R-Motor was the class designation given by the New York Central one prototype and a later fleet of 42 ALCO-GE built electric freight locomotives for use in the New York Electrified Zone. In conjunction with the P Motors, the Rs marked the second generation of electric locomotives built for the New York Central. Also like the P Motors they used advanced nose suspended traction motors and the R-2s were some of the first North American locomotives to make use of the C-C wheel arrangement, which later became the standard for diesel electric road freight.

The first R Motor was developed as a response to the Kaufman Act which banned steam locomotive use throughout the city and required the New York Central to eliminate street running along its 10th Avenue freight route. After evaluating the first R class prototype for freight service, a modified design of 42 additional class R-2 locomotives were ordered and spent their careers working out of the limelight hauling freight on the West Side Freight Line and other portions of the electrified zone. Later, a few R-2s were sent for Detroit River Tunnel service to supplement the aging steeplecab electric locomotive fleet until a new ventilation system for diesel operations was installed in 1953. In the 1950s some Rs were sold to the Chicago, South Shore and South Bend for freight service on that road.

==History==

In order to comply with the Kaufman Act, the New York Central railroad was faced with the elevation and electrification of its extensive West Side freight services, which served a busy waterfront and industrial area. Its previous electrification project into Grand Central Terminal in 1906 had consisted mainly of passenger operations and thus the railroad had no dedicated electric units for freight service. In 1926 the NYC ordered a prototype freight locomotive from ALCO-GE which was able to make use of lighter electric motors that could be geared to the axles instead of being built around them in the Bi-polar type design.

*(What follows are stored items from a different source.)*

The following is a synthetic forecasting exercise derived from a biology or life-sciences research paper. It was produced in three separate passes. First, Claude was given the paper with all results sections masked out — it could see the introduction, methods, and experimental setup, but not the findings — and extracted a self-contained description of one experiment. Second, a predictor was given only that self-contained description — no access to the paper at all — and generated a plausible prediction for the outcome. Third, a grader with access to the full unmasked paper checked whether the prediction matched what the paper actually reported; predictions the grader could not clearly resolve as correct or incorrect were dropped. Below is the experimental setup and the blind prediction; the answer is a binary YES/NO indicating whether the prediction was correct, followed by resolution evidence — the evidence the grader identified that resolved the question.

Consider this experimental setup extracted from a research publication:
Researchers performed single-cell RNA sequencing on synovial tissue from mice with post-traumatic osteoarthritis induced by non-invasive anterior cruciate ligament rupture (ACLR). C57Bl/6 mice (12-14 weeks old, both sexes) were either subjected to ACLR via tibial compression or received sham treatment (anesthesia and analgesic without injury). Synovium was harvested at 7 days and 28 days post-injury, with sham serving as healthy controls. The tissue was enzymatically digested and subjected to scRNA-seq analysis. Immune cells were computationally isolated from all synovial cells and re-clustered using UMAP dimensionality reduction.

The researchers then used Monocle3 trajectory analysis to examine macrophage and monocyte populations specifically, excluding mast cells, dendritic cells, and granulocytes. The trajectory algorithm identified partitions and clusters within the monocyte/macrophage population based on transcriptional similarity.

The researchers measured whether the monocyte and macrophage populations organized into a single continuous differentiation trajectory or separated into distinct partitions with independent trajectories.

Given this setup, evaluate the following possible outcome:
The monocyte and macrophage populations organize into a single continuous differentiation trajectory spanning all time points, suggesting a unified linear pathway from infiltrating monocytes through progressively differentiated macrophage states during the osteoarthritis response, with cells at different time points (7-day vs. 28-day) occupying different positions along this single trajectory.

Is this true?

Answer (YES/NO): NO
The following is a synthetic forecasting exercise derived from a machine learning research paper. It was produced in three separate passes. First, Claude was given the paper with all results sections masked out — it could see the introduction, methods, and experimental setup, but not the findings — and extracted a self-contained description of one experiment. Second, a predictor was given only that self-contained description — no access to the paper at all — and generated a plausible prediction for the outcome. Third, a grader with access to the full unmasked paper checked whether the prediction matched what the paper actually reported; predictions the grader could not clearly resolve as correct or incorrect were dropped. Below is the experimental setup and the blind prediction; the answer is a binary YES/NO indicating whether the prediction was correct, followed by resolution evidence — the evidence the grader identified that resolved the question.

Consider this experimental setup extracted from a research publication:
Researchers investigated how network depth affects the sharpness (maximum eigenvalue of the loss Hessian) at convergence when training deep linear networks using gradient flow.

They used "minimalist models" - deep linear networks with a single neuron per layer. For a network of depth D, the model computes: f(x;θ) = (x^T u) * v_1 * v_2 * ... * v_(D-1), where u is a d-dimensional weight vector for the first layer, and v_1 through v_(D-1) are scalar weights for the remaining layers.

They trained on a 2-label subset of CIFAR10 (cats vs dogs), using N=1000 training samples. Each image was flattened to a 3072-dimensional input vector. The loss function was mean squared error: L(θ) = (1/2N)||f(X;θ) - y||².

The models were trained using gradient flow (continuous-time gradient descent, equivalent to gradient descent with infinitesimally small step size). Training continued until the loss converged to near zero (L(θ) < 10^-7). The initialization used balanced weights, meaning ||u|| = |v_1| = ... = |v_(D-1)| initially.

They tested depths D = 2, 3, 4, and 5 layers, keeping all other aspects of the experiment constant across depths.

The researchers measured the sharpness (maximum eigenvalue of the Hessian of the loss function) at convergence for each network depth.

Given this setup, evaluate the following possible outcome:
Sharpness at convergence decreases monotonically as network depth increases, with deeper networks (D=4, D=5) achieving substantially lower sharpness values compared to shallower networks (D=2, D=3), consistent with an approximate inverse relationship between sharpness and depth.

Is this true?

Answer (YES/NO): NO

The prototype, classed R, consisted of two semi-permanently coupled units numbered 1200-1201, each with a B-B wheel configuration and 4 500 hp traction motors. Total length was only 68 feet as the unit was anticipated to need a tight turning radius to work the new West Side elevated line. After several years of testing a simpler, single unit design was chosen for mass production with a C-C wheel arrangement that provided more pulling power than B-B, but without the complexity of the 4 bogie design.

The new class of 42 C-C locomotives was classed R-2 and numbered 1202-1243 with each providing a more manageable 3000 hp. Design of the cab was very similar to the P-Motors built only a year earlier, but without the long porch line structures in front that supported the leading wheels. The powered trucks of the R-Motors were also nearly identical to those found on the P-Motors.

Like many other classes of locomotives, the R-Motors soon found their duties being taken over by the quickly advancing technology of diesel locomotives. The R prototype was converted into a pair of diesel hauled hump trailers in 1945 and the Central began to use the large R-2 fleet in other roles. In the 1940s several were sent to pull trains through the electrified Detroit River Tunnels, returning in 1953 when the tunnels were ventilated for diesel operations. In 1955, ten R-2 Motors were sold to the Chicago South Shore and South Bend Railroad to supplement their electrified freight operations. Seven units, CSS&SB 701-707, were rebuilt to use 1500 V DC overhead lines using parts left over from the conversion of the P-Motors to 660 V DC third rail. The front ends were also modified moving the cab door from the front to a more typical side access.

The NYC Rs were scrapped in the 1950s and 60s, while the South Shore units survived into the 1970s. None were preserved.